*** EXTRAIT DU DOCUMENT ***

Revendications anciennes du salarié et prise d’acte de la rupture

Patricia VIANE CAUVAIN
Patricia VIANE CAUVAIN - Avocat

Source : Cass. Soc. 8 juillet 2020 n°19-12.815

 

La prise d’acte de la rupture d’un contrat de travail par un salarié produit les effets d’un licenciement sans cause réelle et sérieuse lorsque les manquements invoqués par le salarié sont de nature à empêcher la poursuite du contrat de travail.

 

Quelle est le sort réservé à la demande du salarié quand celui-ci se prévaut de manquements anciens ?

 

En l’espèce, un salarié cadre administratif prend acte de la rupture de son contrat de travail cinq ans après avoir été embauché en reprochant à son employeur l’absence de paiement de ses heures supplémentaires.

 

Il demande la requalification de la prise d’acte de la rupture en un licenciement sans cause réelle et sérieuse devant la juridiction prud’homale.

*** DONNÉES ENREGISTRÉES ***

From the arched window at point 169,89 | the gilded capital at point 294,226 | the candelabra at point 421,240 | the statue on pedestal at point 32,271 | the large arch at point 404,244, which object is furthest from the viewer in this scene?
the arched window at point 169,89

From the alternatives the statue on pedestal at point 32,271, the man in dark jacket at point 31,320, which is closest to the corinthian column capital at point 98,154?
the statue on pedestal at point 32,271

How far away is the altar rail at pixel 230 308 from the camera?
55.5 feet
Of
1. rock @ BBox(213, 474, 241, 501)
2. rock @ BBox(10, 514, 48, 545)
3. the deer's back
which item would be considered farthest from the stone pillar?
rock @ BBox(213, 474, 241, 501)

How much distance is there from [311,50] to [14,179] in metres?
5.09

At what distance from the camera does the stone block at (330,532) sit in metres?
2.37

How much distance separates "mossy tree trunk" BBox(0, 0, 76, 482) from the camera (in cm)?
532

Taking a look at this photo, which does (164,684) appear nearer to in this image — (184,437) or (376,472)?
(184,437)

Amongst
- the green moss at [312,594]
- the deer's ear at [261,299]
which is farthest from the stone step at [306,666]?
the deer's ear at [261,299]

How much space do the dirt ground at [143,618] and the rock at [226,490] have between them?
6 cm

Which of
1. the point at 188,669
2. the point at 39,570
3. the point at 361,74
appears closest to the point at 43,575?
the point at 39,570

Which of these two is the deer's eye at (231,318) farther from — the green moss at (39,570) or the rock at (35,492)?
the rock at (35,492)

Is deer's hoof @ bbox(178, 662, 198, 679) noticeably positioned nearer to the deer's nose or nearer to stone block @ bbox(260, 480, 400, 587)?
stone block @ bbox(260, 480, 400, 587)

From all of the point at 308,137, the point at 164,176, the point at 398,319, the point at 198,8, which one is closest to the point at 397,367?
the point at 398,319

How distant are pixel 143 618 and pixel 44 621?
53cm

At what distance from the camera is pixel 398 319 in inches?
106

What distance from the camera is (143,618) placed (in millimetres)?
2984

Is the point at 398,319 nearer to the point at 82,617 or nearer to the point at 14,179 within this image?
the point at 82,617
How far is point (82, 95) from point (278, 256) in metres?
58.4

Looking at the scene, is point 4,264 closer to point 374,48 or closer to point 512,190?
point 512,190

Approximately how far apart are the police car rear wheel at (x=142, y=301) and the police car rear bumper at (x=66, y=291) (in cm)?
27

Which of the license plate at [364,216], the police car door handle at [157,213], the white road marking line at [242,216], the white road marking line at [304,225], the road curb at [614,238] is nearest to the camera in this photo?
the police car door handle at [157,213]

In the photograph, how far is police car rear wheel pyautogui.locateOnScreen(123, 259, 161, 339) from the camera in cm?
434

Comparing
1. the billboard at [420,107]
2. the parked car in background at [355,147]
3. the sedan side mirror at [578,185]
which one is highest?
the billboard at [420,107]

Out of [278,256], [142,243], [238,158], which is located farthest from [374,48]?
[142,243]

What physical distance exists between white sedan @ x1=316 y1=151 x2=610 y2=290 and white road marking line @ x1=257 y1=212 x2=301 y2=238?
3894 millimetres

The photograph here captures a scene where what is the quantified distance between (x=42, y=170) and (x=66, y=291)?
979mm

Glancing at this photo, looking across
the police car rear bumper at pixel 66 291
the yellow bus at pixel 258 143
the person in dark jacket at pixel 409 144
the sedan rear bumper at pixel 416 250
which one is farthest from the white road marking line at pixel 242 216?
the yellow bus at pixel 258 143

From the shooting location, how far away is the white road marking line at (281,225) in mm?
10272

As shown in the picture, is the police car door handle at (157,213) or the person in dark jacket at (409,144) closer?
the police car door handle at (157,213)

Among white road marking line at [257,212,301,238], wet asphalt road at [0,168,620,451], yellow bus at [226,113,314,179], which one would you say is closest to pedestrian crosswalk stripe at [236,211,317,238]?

***

CONSIGNES
1: Relevez chacune des indications que donne la référence citée comme source dans l'extrait sur la prise d'acte de la rupture.
2: Selon l'extrait sur la prise d'acte de la rupture, que reproche le salarié cadre administratif à son employeur ?
3: Recopiez le passage de l'extrait sur la prise d'acte de la rupture qui va de « En l’espèce, un » à « la juridiction prud’homale. ».

RÉPONSES
1:
- Cass. Soc.
- 8 juillet 2020
- n°19-12.815

2: Il lui reproche l'absence de paiement de ses heures supplémentaires.

3:
En l’espèce, un salarié cadre administratif prend acte de la rupture de son contrat de travail cinq ans après avoir été embauché en reprochant à son employeur l’absence de paiement de ses heures supplémentaires.

 

Il demande la requalification de la prise d’acte de la rupture en un licenciement sans cause réelle et sérieuse devant la juridiction prud’homale.